To
use Lovecraft’s parlance, these woods should be “shunned.” They are remote and
the weather there always seems to be dank and overcast. It was also where a
hippie death cult dug their mass graves. Two scientists are hoping to unlock
game-changing secrets of nature but they will find human remains and massively
bad vibes instead in Philip Gelatt’s They
Remain (trailer
here), which premieres tonight at the 2017 H.P. Lovecraft Film Festival in Portland.
Their
division of labor is simple. By day, Keith walks around the woods with a gun,
while Jessica turns dials and does science stuff in the tent. At night, they
talk about the project in maddeningly vague terms as they try to ignore their shared
sexual tension.

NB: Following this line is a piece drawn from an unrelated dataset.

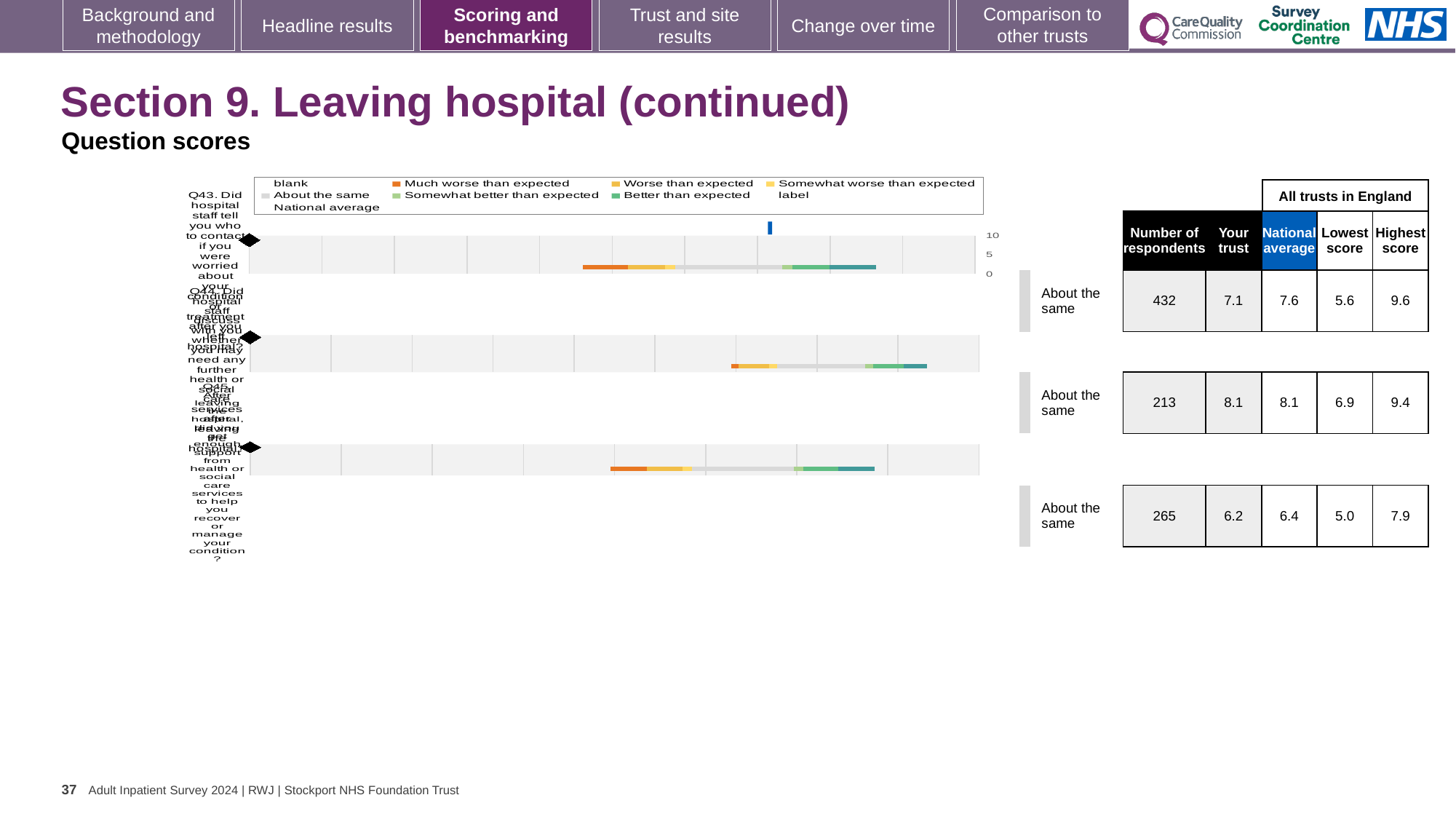
Which question row has the lowest 'Your trust' score? the third row (6.2) Is the 'Your trust' score for the third question row larger or smaller than its national average? smaller What is the 'Your trust' score for the first question row (Q43, 432 respondents)? 7.1 What is the national average for the first question row (Q43)? 7.6 What kind of chart is shown on the slide? bar chart What is the lowest score among all trusts in England for the third question row (265 respondents)? 5.0 How many questions (bars) are plotted in the chart? 3 What is the difference between the national average and the 'Your trust' score for the first question row? 0.5 What is the maximum value shown on the chart's score axis? 10 Which question row has the highest 'Your trust' score? the second row (8.1) What benchmark category is shown for each of the three question rows? About the same What is the highest score among all trusts in England for the second question row (213 respondents)? 9.4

However, the discovery of the area’s connection to an infamous
Manson-People’s Temple cult throws them off their routine. They worry the area’s
history could adversely affect their double-secret project, but their corporate
paymasters assure them everything is cool. Nevertheless, the news that a team
of forensic anthropologists went a little crazy in these environs not so long
ago makes them justifiably uneasy. The hallucinations don’t help either.
After
three films, the jury is still out on Gelatt. The ugly and grisly Bleeding House, his feature debut as
director and screenwriter was an intolerant and manipulative attack on
Evangelicals that brought nothing new to the horror table. On the other hand, his screenplay for Sebastián
Cordero’s Europa Report (also
screening at the festival) was muscularly lean and inventive. Frustratingly, Remain is not a conclusive tie-breaker.
There
is no question Gelatt demonstrates plenty of skill and craftsmanship. He
maintains a vibe of eerie foreboding throughout the film, even though he
reveals precious little. Viewers can just feel something sinister is going on
just beyond their field of vision. Arguably, it becomes too much of a good
thing, because at some point we expect the narrative to kick into high gear,
but it never really does. We just get more mood and vaguely defined menace.
Still,
William Jackson Harper and Rebecca Henderson quite nicely rise to the challenge
of the near-two-hander (aside from a rat-like corporate stooge here or there).
Their characters’ pragmatic professionalism is also rather refreshing,
especially since it spares us a lot of histrionic bickering.